American developers have created an algorithm capable of predicting the movement of human hands in his speech. Receiving only audio recording of speech, he creates an animated model of the human body, and then generates a realistic video based on it. A development article will be presented at the CPVR 2019 conference.
The main way to convey information to others around people is speech. However, besides her, we also actively use gestures in our conversation, reinforcing the spoken words and giving them an emotional touch. By the way, according to the most likely hypothesis of the development of the human language, initially the ancestors of man conversely communicated mainly with gestures, but the active use of hands in everyday life led to the development of sound communication and made it basic. One way or another, the process of a person uttering words in a conversation is closely related to the movements of his hands.
Researchers led by Jitendra Malik from the University of California at Berkeley used this connection to predict a person’s gestures in a conversation based on the voice component of his speech. The work of the algorithm can be divided into two stages: first, it predicts the movement of hands through the audio recording of speech, and then visualizes the predicted gestures using the algorithm presented in 2018 by a related group of researchers.
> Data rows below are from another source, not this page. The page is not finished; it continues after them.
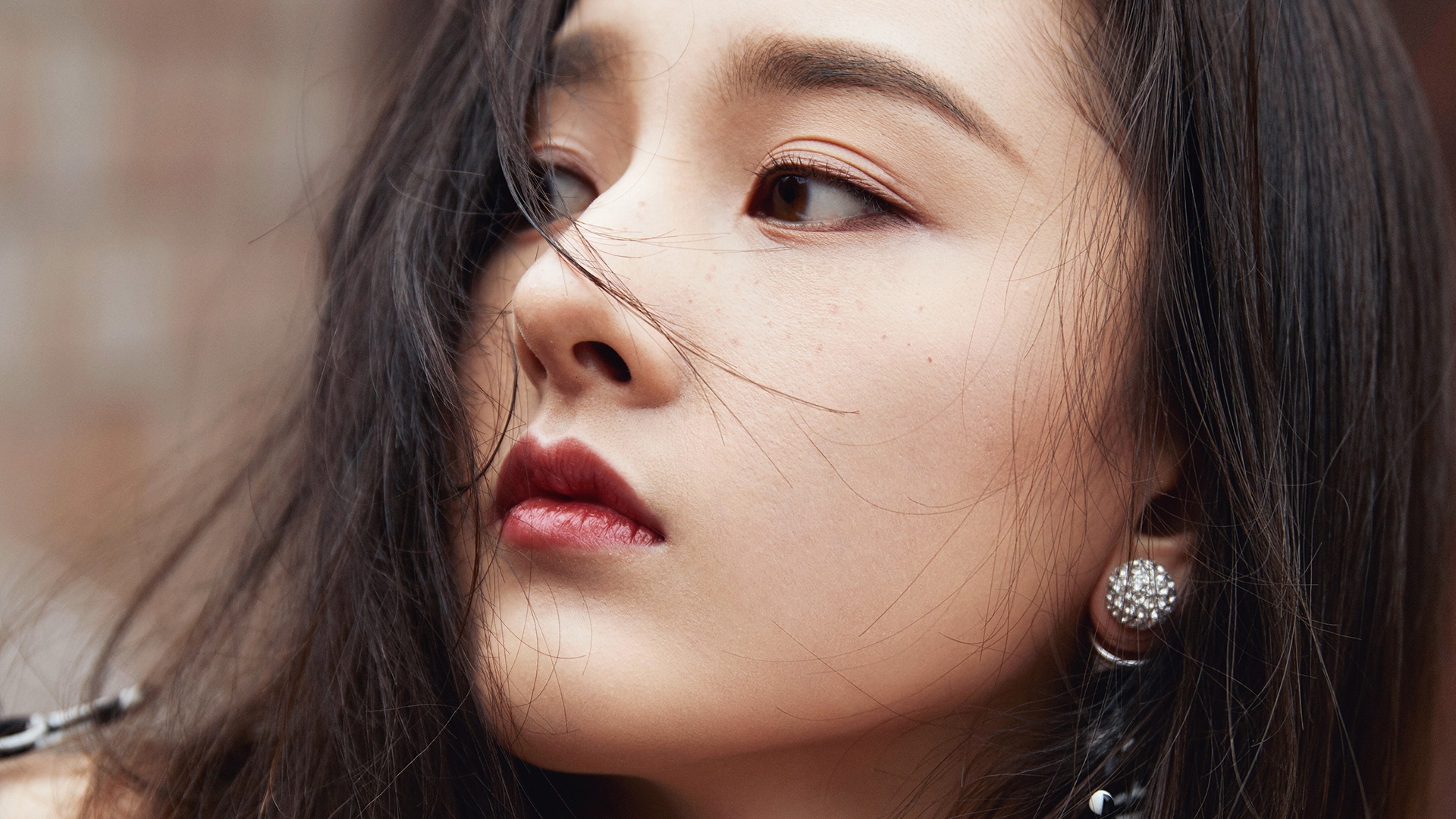 62da3ad46d20240420084710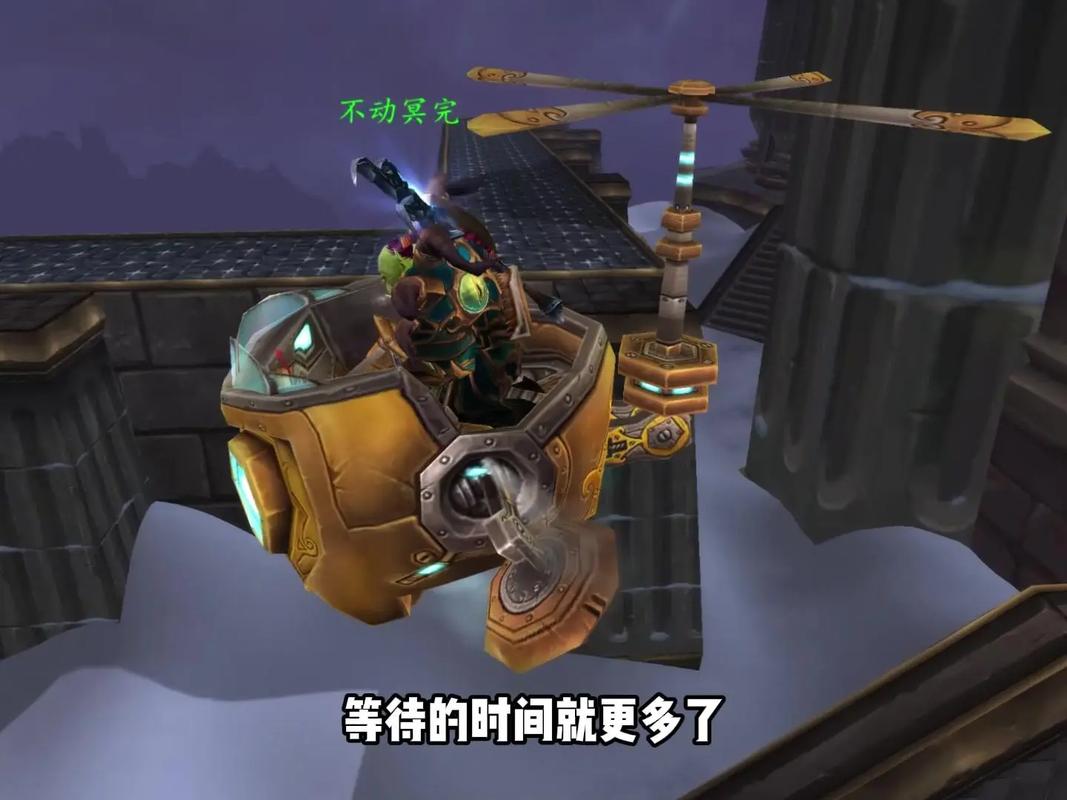 奥杜尔飞机头：虚拟世界颇具影响力的独特造型，你了解吗？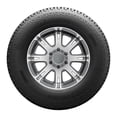 thumbnail image 3 of Llanta Michelin LTX Force 245/65R17 111T, 3 of 4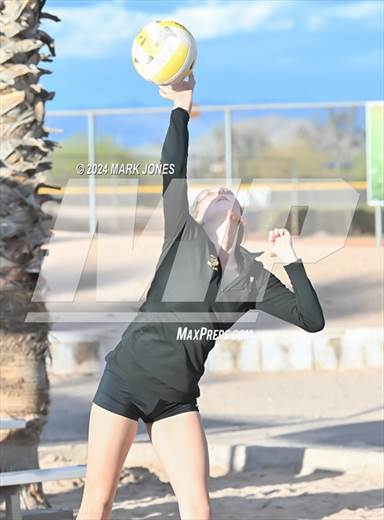 null - Photo 21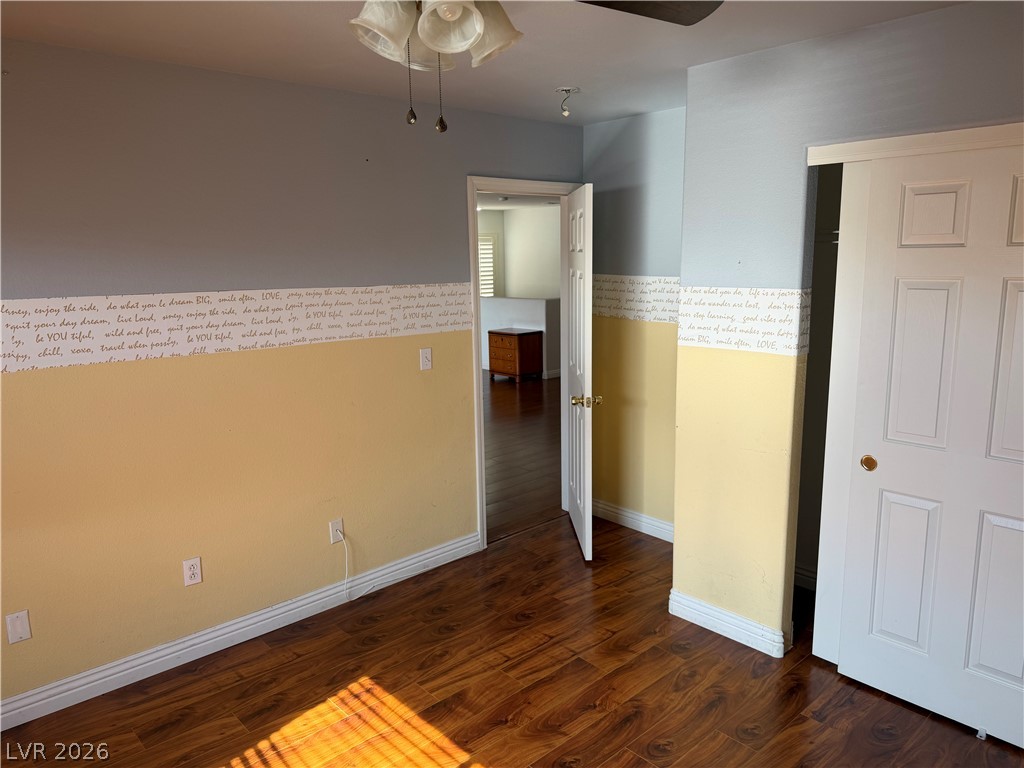 178 Flying Hills Avenue Las Vegas NV 89148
Then the developers taught the neural network to transfer the movement of people between videos, using an intermediate stage with the recognition of a person’s posture.
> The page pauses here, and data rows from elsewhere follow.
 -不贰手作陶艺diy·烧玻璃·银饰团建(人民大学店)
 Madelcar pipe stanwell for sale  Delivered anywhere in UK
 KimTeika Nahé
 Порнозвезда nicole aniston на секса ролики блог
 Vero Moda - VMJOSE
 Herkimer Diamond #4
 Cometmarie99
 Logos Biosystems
At the first stage, the UNet algorithm on the basis of the convolutional neural network accepts a two-dimensional spectrogram of audio recording and turns it into a one-dimensional intermediate signal. This signal is then transformed into a sequence of poses represented as a skeletal model with 49 key points reflecting parts of the arms, shoulders and neck. After that, the sequence of poses is transmitted to the visualization algorithm, which turns it into a video.
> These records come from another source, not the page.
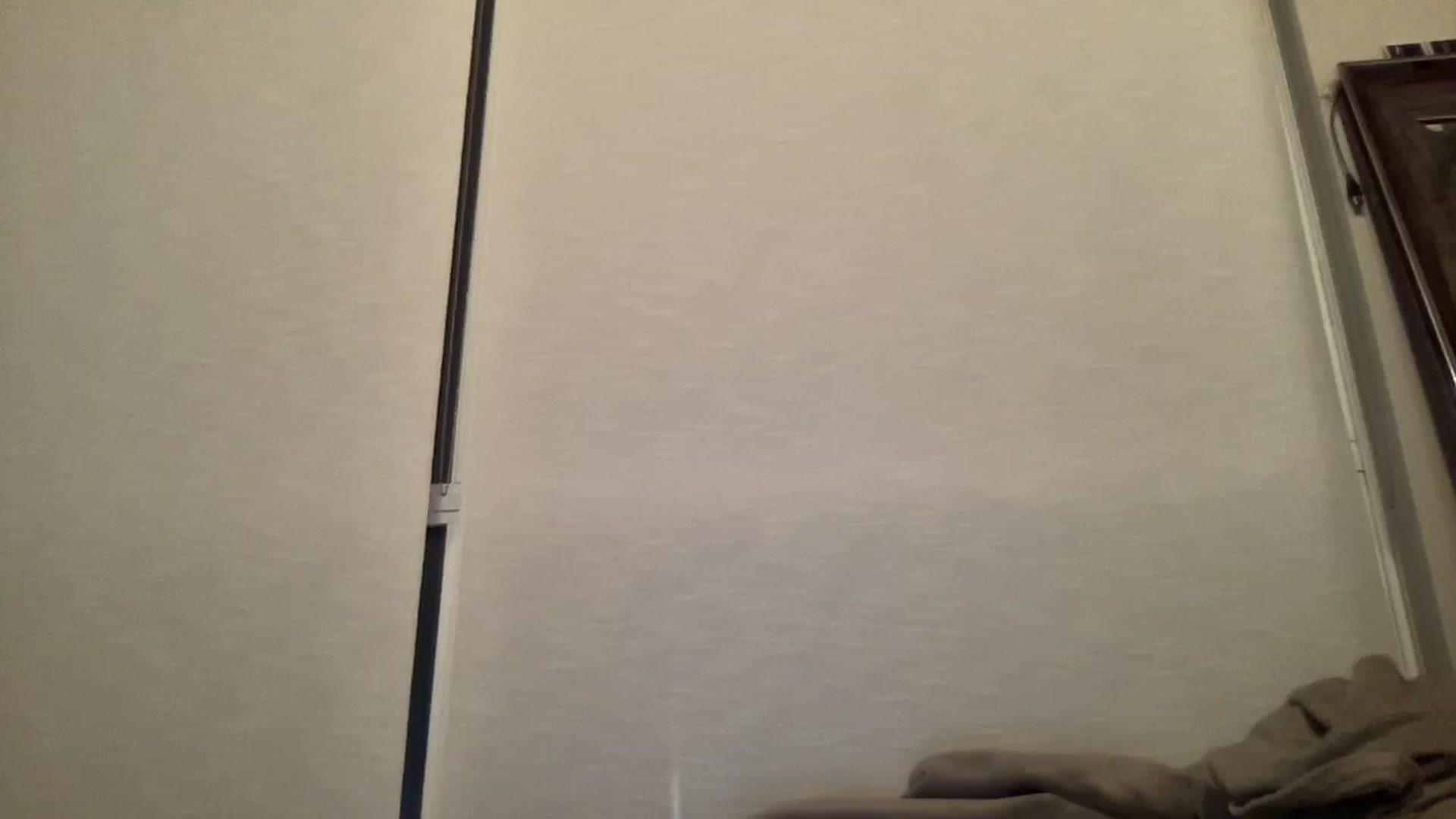 Gallery image thumbnail from EmiliaBrooks's myfreecams stream on, 08/16/2025, 01:24 image 10 of 20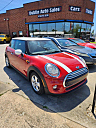 Thumbnail image of 2014 MINI Hardtop at Dublin Auto Sales LLC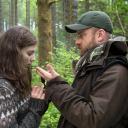 Leave No Trace Full Movie Online Free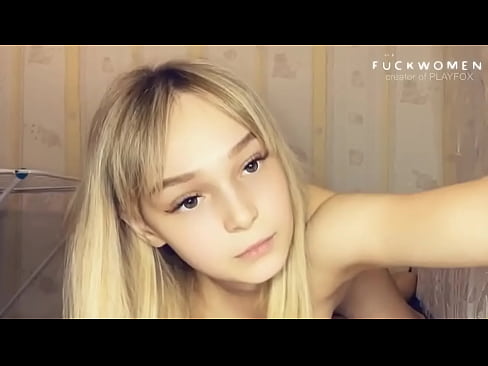❤️ Umettelig skolejente gir knusende, pulserende oral krempenger til klassekameraten ❤️ Porno på porno no.pornoklinge.ru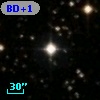 BD+15  3348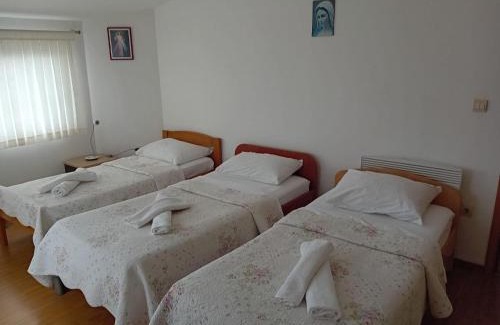 Medjugorje Apartment | Apartman Peace 3
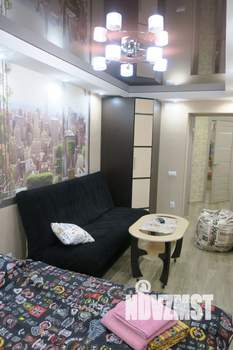 2-к квартира, на длительный срок, 47м2, 2/5 этаж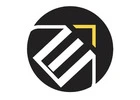 We Transform Your Website into a Lead-Generating Powerhouse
In order to teach the algorithm to convert speech to movement, the researchers collected datasets consisting of records with a total length of 144 hours. There were TV presenters, lecturers and religious preachers on the recordings — such a choice was due to the fact that it was easy for them to find long recordings of speech with gesticulations. Using the OpenPose algorithm, the researchers compared each frame from the dataset with a skeleton model. Obtaining during training the recording of speech and frames with the finished model, the algorithm has learned to create realistic videos. It should be noted that the approach chosen by the authors implies that for correct work it is necessary to train a separate neural network model for a specific person.
On the video demonstrated by the researchers it can be seen that some movements do not fully correspond to the real movements of a person on the original recording. For example, often the algorithm selects the correct movement, but uses the wrong hand. However, this is a consequence of a fundamental lack of approach rather than its incorrect implementation. The fact is that gestures during speech are not invariant – different gestures can correspond to the same phrase, spoken by the same person.